**RAW RECORDS**
....................

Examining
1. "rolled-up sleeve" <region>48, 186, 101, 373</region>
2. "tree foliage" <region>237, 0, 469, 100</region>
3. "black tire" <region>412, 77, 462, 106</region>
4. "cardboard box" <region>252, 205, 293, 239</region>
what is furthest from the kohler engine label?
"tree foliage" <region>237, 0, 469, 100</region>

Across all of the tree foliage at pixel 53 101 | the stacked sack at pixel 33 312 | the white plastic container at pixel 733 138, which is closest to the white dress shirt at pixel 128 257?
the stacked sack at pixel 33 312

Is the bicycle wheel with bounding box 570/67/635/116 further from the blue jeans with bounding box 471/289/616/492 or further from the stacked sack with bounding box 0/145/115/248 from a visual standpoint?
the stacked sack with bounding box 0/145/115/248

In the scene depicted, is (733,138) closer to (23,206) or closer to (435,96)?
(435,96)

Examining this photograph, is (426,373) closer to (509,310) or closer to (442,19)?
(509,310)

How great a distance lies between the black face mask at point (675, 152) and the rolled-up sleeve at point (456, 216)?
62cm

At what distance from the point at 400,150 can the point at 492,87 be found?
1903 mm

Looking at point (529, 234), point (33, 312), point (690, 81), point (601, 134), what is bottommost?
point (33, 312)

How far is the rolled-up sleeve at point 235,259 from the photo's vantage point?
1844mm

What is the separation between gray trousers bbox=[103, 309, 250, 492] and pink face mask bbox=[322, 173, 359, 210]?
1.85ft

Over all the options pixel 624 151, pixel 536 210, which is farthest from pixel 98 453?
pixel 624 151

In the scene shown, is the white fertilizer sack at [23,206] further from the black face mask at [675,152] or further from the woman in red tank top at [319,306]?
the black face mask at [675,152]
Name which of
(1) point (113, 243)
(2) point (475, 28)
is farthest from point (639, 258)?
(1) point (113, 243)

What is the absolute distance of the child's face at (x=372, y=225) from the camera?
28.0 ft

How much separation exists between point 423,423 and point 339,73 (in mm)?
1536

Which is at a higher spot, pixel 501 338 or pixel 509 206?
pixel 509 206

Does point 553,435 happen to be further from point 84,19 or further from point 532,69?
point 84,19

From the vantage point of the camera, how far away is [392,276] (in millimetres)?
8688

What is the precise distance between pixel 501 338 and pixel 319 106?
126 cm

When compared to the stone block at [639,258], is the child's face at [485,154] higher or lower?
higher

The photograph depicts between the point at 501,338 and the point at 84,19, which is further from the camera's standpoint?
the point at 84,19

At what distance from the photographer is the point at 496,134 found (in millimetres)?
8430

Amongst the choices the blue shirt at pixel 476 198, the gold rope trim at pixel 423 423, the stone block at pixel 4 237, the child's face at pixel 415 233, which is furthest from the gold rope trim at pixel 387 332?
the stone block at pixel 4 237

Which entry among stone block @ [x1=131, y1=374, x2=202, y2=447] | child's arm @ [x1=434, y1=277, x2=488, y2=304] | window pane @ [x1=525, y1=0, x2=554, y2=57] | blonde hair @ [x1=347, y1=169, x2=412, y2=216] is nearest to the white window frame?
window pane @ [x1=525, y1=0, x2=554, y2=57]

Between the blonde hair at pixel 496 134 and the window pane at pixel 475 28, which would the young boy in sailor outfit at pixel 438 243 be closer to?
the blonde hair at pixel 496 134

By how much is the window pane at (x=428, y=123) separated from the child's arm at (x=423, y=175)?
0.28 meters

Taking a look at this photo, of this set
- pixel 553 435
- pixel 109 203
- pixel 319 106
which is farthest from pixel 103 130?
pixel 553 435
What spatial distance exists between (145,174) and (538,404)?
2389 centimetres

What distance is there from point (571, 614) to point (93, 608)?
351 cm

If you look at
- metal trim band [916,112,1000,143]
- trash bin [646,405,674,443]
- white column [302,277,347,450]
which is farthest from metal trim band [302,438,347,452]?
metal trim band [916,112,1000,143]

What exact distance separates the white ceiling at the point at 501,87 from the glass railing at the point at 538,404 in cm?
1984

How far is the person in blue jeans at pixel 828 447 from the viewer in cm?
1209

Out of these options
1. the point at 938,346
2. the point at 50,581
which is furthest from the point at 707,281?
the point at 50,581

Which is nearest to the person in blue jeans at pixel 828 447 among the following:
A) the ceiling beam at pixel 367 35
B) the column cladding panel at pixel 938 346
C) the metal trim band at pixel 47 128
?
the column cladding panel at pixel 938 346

....................

**THE TASK**
Write all the items above again, substituting "denim trousers" for every occurrence of "blue jeans" and changing nothing else.

**REPLY**
Examining
1. "rolled-up sleeve" <region>48, 186, 101, 373</region>
2. "tree foliage" <region>237, 0, 469, 100</region>
3. "black tire" <region>412, 77, 462, 106</region>
4. "cardboard box" <region>252, 205, 293, 239</region>
what is furthest from the kohler engine label?
"tree foliage" <region>237, 0, 469, 100</region>

Across all of the tree foliage at pixel 53 101 | the stacked sack at pixel 33 312 | the white plastic container at pixel 733 138, which is closest to the white dress shirt at pixel 128 257?
the stacked sack at pixel 33 312

Is the bicycle wheel with bounding box 570/67/635/116 further from the denim trousers with bounding box 471/289/616/492 or further from the stacked sack with bounding box 0/145/115/248 from a visual standpoint?
the stacked sack with bounding box 0/145/115/248

In the scene depicted, is (733,138) closer to (23,206) or closer to (435,96)?
(435,96)

Examining this photograph, is (426,373) closer to (509,310) or closer to (442,19)?
(509,310)

How great a distance lies between the black face mask at point (675, 152) and the rolled-up sleeve at point (456, 216)?
62cm

At what distance from the point at 400,150 can the point at 492,87 be found?
1903 mm

Looking at point (529, 234), point (33, 312), point (690, 81), point (601, 134), what is bottommost?
point (33, 312)

How far is the rolled-up sleeve at point 235,259 from the photo's vantage point?
1844mm

What is the separation between gray trousers bbox=[103, 309, 250, 492] and pink face mask bbox=[322, 173, 359, 210]?
1.85ft

Over all the options pixel 624 151, pixel 536 210, which is farthest from pixel 98 453?
pixel 624 151

In the scene shown, is the white fertilizer sack at [23,206] further from the black face mask at [675,152] or further from the woman in red tank top at [319,306]?
the black face mask at [675,152]
Name which of
(1) point (113, 243)
(2) point (475, 28)
is farthest from point (639, 258)?
(1) point (113, 243)

What is the absolute distance of the child's face at (x=372, y=225) from the camera?
28.0 ft

How much separation exists between point 423,423 and point 339,73 (in mm)?
1536

Which is at a higher spot, pixel 501 338 or pixel 509 206?
pixel 509 206

Does point 553,435 happen to be further from point 84,19 or further from point 532,69?
point 84,19

From the vantage point of the camera, how far away is [392,276] (in millimetres)?
8688

What is the precise distance between pixel 501 338 and pixel 319 106?
126 cm

When compared to the stone block at [639,258], is the child's face at [485,154] higher or lower?
higher

The photograph depicts between the point at 501,338 and the point at 84,19, which is further from the camera's standpoint?
the point at 84,19

At what distance from the photographer is the point at 496,134 found (in millimetres)?
8430

Amongst the choices the blue shirt at pixel 476 198, the gold rope trim at pixel 423 423, the stone block at pixel 4 237, the child's face at pixel 415 233, which is furthest from the gold rope trim at pixel 387 332?
the stone block at pixel 4 237

Which entry among stone block @ [x1=131, y1=374, x2=202, y2=447] | child's arm @ [x1=434, y1=277, x2=488, y2=304] | window pane @ [x1=525, y1=0, x2=554, y2=57] | blonde hair @ [x1=347, y1=169, x2=412, y2=216] is nearest to the white window frame?
window pane @ [x1=525, y1=0, x2=554, y2=57]

Between the blonde hair at pixel 496 134 and the window pane at pixel 475 28, which would the young boy in sailor outfit at pixel 438 243 be closer to?
the blonde hair at pixel 496 134

By how much is the window pane at (x=428, y=123) separated from the child's arm at (x=423, y=175)?
0.28 meters

Taking a look at this photo, of this set
- pixel 553 435
- pixel 109 203
- pixel 319 106
which is farthest from pixel 103 130?
pixel 553 435
What spatial distance exists between (145,174) and (538,404)?
2389 centimetres

What distance is there from point (571, 614) to point (93, 608)?
351 cm

If you look at
- metal trim band [916,112,1000,143]
- trash bin [646,405,674,443]
- white column [302,277,347,450]
which is farthest from metal trim band [302,438,347,452]?
metal trim band [916,112,1000,143]

What exact distance separates the white ceiling at the point at 501,87 from the glass railing at the point at 538,404 in cm?
1984

How far is the person in denim trousers at pixel 828 447 from the viewer in cm?
1209

Out of these options
1. the point at 938,346
2. the point at 50,581
which is furthest from the point at 707,281?
the point at 50,581

Which is nearest to the person in denim trousers at pixel 828 447 among the following:
A) the ceiling beam at pixel 367 35
B) the column cladding panel at pixel 938 346
C) the metal trim band at pixel 47 128
?
the column cladding panel at pixel 938 346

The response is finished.